Article III, Section I

Andy, thanks for your clear-headed exposition on the proper relationship among the three branches of government, and in particular on the limits of the courts’s authority. Just to refresh everyone’s memory, here’s the Constitution on the subject:

The judicial power of the United States, shall be vested in one Supreme Court, and in such inferior courts as the Congress may from time to time ordain and establish. The judges, both of the supreme and inferior courts, shall hold their offices during good behaviour, and shall, at stated times, receive for their services, a compensation, which shall not be diminished during their continuance in office.

“May from time to time ordain and establish” seem to this non-lawyer to be the operative words here. In other words, except for the Supreme Court, the rest of the system is left to the people via their elected representatives. And that business about “from time to time” clearly indicates the Congress can revisit its handiwork whenever it so chooses. 

But a pusillanimous Congress has over the years been so brow-beaten by the Left’s constant harping on the supremacy of “judicial review” — born, of course, of its reliance on the courts to get its legislative agenda turned into law, which for the most part it could not and cannot do at the ballot box — that the plain language of Section 1 seems to elude the capons — oops., I mean the solons. As you say:

If we really want judges to limit themselves to applying law, rather than making it, we need to demand that the real lawmaking be done by the political actors we hired for the job. . . . 

. . . for the last half-century, the Court has regarded itself as a permanent constitutional convention. This is the absurdity: The Constitution says it cannot be amended absent an elaborate process involving supermajorities of Congress and the states — but the courts have somehow convinced us that a 5–4 shakeout from nine unelected lawyers can do the trick.

In other words, since about the Warren Court, we’ve gone from the courts as the last and least of the three governmental branches (“the least dangerous,” in Hamilton’s words), to the romantic champions of the Little Guy, to (in your examples concerning the Detainee Treatment Act) the lords and masters of Congress itself. As you note:

The courts have not merely been an advocate for our wartime enemies but a partisan in the culture wars — inventing abortion rights; eroding the bedrock principle of equal protection before the law; cossetting heinous criminals; banning public expressions of religious reverence; protecting the publication of child pornography while curbing political speech; cherry-picking international law as needed to reverse popular self-determination; and so on.
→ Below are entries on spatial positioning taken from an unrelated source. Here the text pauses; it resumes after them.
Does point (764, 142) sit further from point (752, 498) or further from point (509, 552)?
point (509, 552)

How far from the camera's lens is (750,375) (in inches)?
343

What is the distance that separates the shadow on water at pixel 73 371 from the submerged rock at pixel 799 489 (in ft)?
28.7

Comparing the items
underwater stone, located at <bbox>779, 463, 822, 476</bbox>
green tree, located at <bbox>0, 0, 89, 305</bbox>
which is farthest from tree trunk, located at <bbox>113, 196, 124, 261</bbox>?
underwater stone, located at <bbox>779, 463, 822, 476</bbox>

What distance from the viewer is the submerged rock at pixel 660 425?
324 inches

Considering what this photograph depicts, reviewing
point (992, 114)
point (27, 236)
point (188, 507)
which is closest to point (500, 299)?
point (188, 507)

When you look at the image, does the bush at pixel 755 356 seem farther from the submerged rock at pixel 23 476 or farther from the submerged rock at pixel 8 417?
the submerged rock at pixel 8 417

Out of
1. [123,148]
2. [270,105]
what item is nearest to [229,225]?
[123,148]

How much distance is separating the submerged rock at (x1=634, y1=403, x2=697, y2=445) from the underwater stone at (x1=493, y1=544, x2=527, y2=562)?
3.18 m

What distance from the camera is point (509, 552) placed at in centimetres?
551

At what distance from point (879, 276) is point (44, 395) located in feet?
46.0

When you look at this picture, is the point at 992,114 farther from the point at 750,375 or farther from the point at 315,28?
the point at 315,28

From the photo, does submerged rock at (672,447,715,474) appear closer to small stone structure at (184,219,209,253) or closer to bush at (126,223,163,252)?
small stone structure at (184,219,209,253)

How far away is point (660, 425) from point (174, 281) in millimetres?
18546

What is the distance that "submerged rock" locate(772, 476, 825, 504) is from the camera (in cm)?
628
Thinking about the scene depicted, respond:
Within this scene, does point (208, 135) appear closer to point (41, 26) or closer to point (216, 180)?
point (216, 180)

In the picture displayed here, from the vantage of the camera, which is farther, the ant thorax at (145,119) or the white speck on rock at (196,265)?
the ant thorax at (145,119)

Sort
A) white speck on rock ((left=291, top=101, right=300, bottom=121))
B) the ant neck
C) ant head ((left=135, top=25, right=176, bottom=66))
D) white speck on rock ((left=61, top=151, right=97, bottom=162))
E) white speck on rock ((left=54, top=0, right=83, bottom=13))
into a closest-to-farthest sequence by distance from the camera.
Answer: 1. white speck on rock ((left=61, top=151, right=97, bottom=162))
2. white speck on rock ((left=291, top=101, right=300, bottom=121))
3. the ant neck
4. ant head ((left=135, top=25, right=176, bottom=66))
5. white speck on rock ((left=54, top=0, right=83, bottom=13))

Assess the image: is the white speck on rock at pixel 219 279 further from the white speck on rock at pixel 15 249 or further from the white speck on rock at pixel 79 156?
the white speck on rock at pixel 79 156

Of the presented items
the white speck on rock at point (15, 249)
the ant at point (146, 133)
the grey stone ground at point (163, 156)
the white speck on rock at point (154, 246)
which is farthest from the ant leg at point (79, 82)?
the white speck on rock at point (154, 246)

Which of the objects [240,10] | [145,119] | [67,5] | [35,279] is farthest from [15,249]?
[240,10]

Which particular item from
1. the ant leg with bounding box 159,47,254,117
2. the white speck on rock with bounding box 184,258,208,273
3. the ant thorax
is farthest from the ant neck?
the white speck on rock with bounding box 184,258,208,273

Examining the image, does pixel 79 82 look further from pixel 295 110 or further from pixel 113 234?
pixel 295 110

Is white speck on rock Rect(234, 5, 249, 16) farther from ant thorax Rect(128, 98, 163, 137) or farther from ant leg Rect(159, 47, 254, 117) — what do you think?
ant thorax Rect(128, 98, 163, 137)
If the Founders had wanted the courts — instead of the People — to be supreme, they would have made them Article One instead of Article Three. And they wouldn’t have left their establishment up to something as plebeian and untrustworthy as republican democracy.

As usual, Gingrich took a bull-in-a-china-shop approach to raising an extremely important issue — but at least now it’s on the table. Let’s see if any of the candidates and leaders on the Right besides Mr. Newt have the guts to address it. Probably not.